Wir selbst sind doch angewiesen auf Handel. Wir selbst tragen dazu bei und umgekehrt. Es gibt in vielen Ländern dieser Welt landwirtschaftliche Gegebenheiten, die es überhaupt nicht ermöglichen, auf dieser Grundlage die Menschen dort zu ernähren. Es wäre doch arrogant, zu sagen: Jeder macht vor seiner Hütte nur sein eigenes Ding.

(Beifall bei Abgeordneten der CDU/CSU und der FDP)

Es muss doch zusammenpassen, was Sie hier fordern.

Was machen wir im Rahmen der neuen EU-Agrarpolitik? Jeder Euro aus der ersten Säule wird konditionalisiert, also an Umwelt- und Klimaschutzleistungen geknüpft. Dann kommen 20 Prozent an Ökoleistungen drauf. Das hat weder die Kommission vorgeschlagen, noch hat jemals jemand geglaubt, dass wir das verbindlich für alle einführen werden. Und das haben wir gemacht.

(Beifall bei Abgeordneten der CDU/CSU)

Stattdessen fordern Sie, Deutschland hätte all das ignorieren sollen. Was ist das für eine Arroganz angesichts einer demokratisch getroffenen Mehrheitsentscheidung auf europäischer Ebene! Deutschland ist Deutschland, aber Sie schreiben – –

(Steffi Lemke [BÜNDNIS 90/DIE GRÜNEN]: Fragen Sie mal Frau von der Leyen, was die davon hält!)

– Na ja, passen Sie mal auf, Sie haben das in Ihrem Antrag geschrieben.

(Steffi Lemke [BÜNDNIS 90/DIE GRÜNEN]: Ich passe immer auf!)
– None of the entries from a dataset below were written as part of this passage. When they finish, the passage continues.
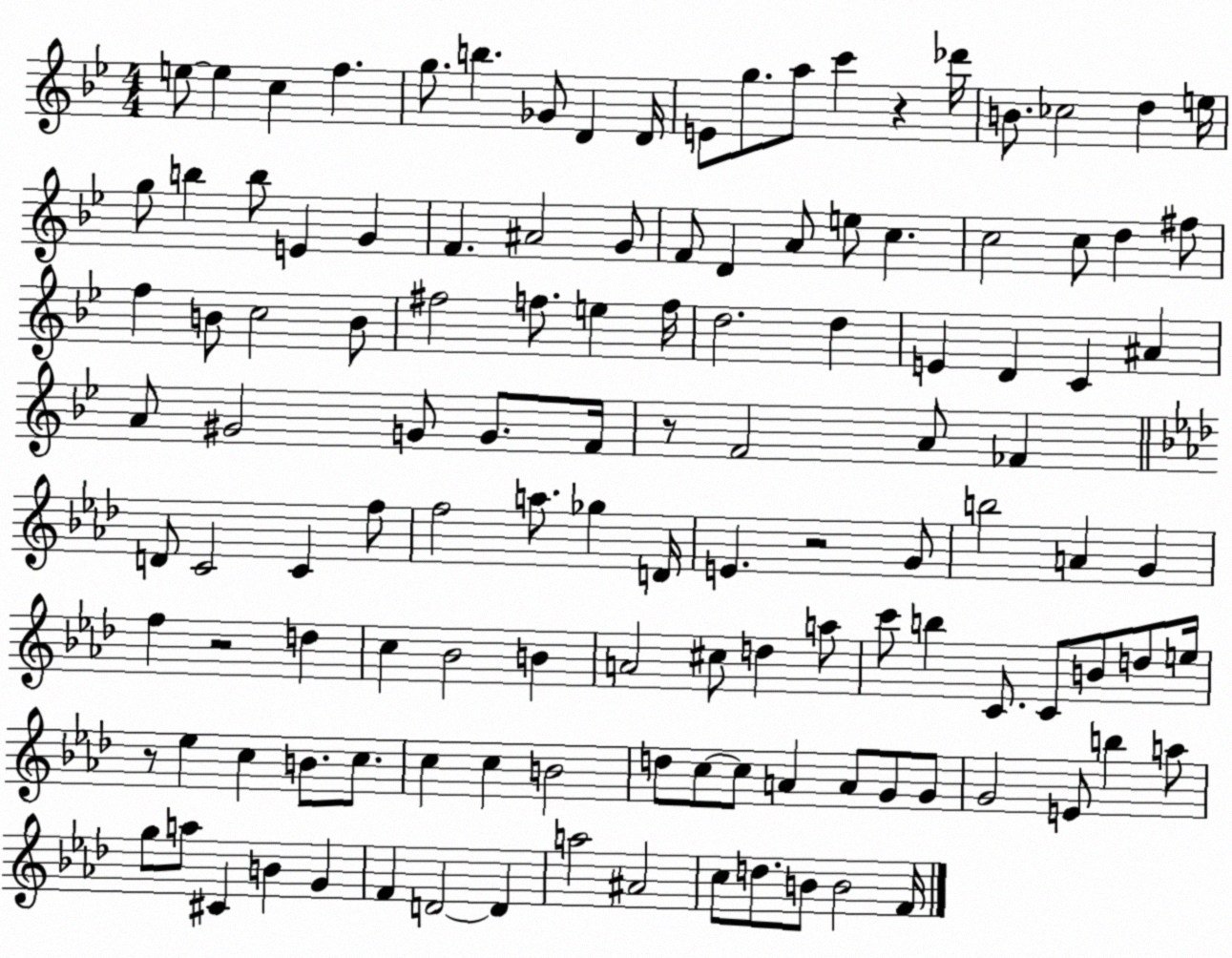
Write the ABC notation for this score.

X:1
T:Untitled
M:4/4
L:1/4
K:Bb
e/2 e c f g/2 b _G/2 D D/4 E/2 g/2 a/2 c' z _d'/4 B/2 _c2 d e/4 g/2 b b/2 E G F ^A2 G/2 F/2 D A/2 e/2 c c2 c/2 d ^f/2 f B/2 c2 B/2 ^f2 f/2 e f/4 d2 d E D C ^A A/2 ^G2 G/2 G/2 F/4 z/2 F2 A/2 _F D/2 C2 C f/2 f2 a/2 _g D/4 E z2 G/2 b2 A G f z2 d c _B2 B A2 ^c/2 d a/2 c'/2 b C/2 C/2 B/2 d/2 e/4 z/2 _e c B/2 c/2 c c B2 d/2 c/2 c/2 A A/2 G/2 G/2 G2 E/2 b a/2 g/2 a/2 ^C B G F D2 D a2 ^A2 c/2 d/2 B/2 B2 F/4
Sie haben in Ihrem Antrag geschrieben, Deutschland hätte sich durchsetzen müssen. Sie haben ja GLÖZ und vieles andere genannt. Es ist vieles enthalten – das sind auch Dinge, die ich teile –,

(Oliver Krischer [BÜNDNIS 90/DIE GRÜNEN]: Ah!)

wo wir schon längst auf dem Weg sind. Beim Thema Grünlandumbruch sage ich: Guten Morgen! Das ist doch alles in unseren Papieren enthalten. – Ich habe das Gefühl, Sie haben sie gar nicht gelesen. Deshalb braucht auch Ihr Minister Günther noch ein bisschen Zeit, bis er meinem Brief antworten kann.

Aber ich will eines deutlich sagen: Die EU-Agrarpolitik wartet nicht auf Sie Grüne, bis Sie irgendwie mal austariert haben, ob Sie neue Pflanzenzüchtungsmethoden wollen oder nicht wollen. Da ist Ihnen ja die Debatte untersagt worden bzw. in Baden-Württemberg das Forschungsprojekt gestoppt worden.

Lassen Sie uns noch einmal zu dem Hauptpunkt kommen, der mir wichtig ist. Wir sind mit der Landwirtschaft auf dem Weg, dass sie umweltgerechter wird, dass mehr Tierschutz gefördert wird, dass wir vor allen Dingen Nahrungsmittel sichern und den jungen Landwirten eine Chance geben, in die Zukunft zu schauen.

(Beifall bei Abgeordneten der CDU/CSU)

Das geht nicht ohne Landwirte. Das geht nicht, indem wir in Klein und Groß, in Gut und Schlecht unterteilen. Das geht auch nicht, wenn wir ökologische Landwirte gegen konventionelle ausspielen. Wir als CDU/CSU und als Bundesregierung machen im Rahmen der Großen Koalition ein Angebot. Das Angebot heißt: Zielkonflikte lösen, in Innovationen, Forschung und in Technik investieren. Dann können wir Pflanzenschutzmittel reduzieren, aber auch Ernten sichern.

(Steffi Lemke [BÜNDNIS 90/DIE GRÜNEN]: Sie dürfen auch den Acker nicht vergessen!)

Das muss der Geist sein, den das Ganze atmet, sonst werden wir Lebensmittel importieren. Und dann haben wir auf deren Standards gar keinen Einfluss mehr.

(Beifall bei der CDU/CSU – Steffi Lemke [BÜNDNIS 90/DIE GRÜNEN]: Das freut Ihre Agrarpolitiker, wenn Sie ein solches Bekenntnis abgeben!)